From the side of the cave’s opening, Vivienne looked down into the shadowy depths of the underground distillery. She spotted a hulking form lying flat on his back on the cavern floor. As she took in the scene, Vivienne realized the limbs of another person wrapped around the first guy in some sort of martial arts grappling hold.
With a gasp, Vivienne felt something clench around her own throat. With a painful jerk, she felt herself tugged backward. She struggled, throwing elbows into ribs, stomping heels toward insteps. She slipped free from her assailant’s grasp just long enough to see the seven-inch blade of a military-style bayonet stabbing down toward her chest.

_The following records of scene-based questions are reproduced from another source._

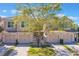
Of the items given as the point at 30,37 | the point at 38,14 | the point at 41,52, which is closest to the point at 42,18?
the point at 38,14

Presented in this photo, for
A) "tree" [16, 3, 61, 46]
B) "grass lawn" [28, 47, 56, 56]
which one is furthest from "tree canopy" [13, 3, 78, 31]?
"grass lawn" [28, 47, 56, 56]

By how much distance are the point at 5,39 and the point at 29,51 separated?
571 millimetres

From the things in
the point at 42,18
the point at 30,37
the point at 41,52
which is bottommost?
the point at 41,52

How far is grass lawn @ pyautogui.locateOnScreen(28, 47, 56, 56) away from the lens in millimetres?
7367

Vivienne used her arm to deflect the strike, which sliced across the front of her vest. Another lightning-quick strike of the blade flashed. She blocked again. This one glanced off her side, slicing through the straps of her vest, and cutting her skin over her ribs.
“Aaah!” she shrieked from the shock
of it, more than the pain, which she hardly felt.

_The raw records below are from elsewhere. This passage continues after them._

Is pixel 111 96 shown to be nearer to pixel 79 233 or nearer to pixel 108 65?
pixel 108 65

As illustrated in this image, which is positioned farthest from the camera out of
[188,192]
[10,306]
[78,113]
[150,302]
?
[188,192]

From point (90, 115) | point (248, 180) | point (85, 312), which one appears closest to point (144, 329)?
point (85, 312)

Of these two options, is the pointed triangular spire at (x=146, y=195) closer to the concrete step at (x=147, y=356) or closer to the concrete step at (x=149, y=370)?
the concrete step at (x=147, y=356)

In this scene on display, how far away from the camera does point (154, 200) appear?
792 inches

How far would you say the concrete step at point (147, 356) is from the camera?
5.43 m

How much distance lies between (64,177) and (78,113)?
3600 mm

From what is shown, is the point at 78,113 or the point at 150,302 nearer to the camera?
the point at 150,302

The third knife strike was the last straw. Vivienne caught the attacker’s wrist and twisted it, bending the six-foot-tall guy over at the waist, and forcing his face down toward the ground. She followed the defensive move by striking the man hard on the right side of his face with bone-crunching force from her fist. She brought her knee hard up into his chest and stomach over and over again, until he flopped onto the ground, gasping for breath.
Vivienne’s attacker was the younger of the two groundskeepers she had seen at the distillery. It surprised her that he had escalated the violence to lethal force so quickly. She cursed herself for letting her guard down. But the guy was down.
Six thick plastic zip ties hung from her vest, and Vivienne used one to tie the guy’s hands behind his back. She bound the guy’s ankles as his struggled gasps for breaths turned into deep, rhythmic breathing. Then she turned her attention toward the dark cavern, where she had heard the sound of hideous grunting and the gunshots from the darkness below.
Vivienne took a step down the wooden staircase to the cavern floor below and paused. She was almost afraid of what she would find. The lights suddenly flashed on, and the bold private investigator gasped.
“Boat coming, Boss,” Josue shouted, his voice echoing down the main hallway of the villa to Max’s accounting office. Max sat at his desk with a towel laid out across the hodgepodge of papers which normally covered the surface. On the towel lay all the parts of his field stripped Smith & Wesson 6906 pistol, like all the pieces of a very dangerous puzzle. Max used a brass brush to carefully clean the barrel of fouling. “Boat comin’ in hot,” Josue added.
The slight stress in the Haitian’s voice told Max that he took the matter seriously. They did not get visitors on the ilet; not uninvited ones anyhow. And that made Max feel stress as well.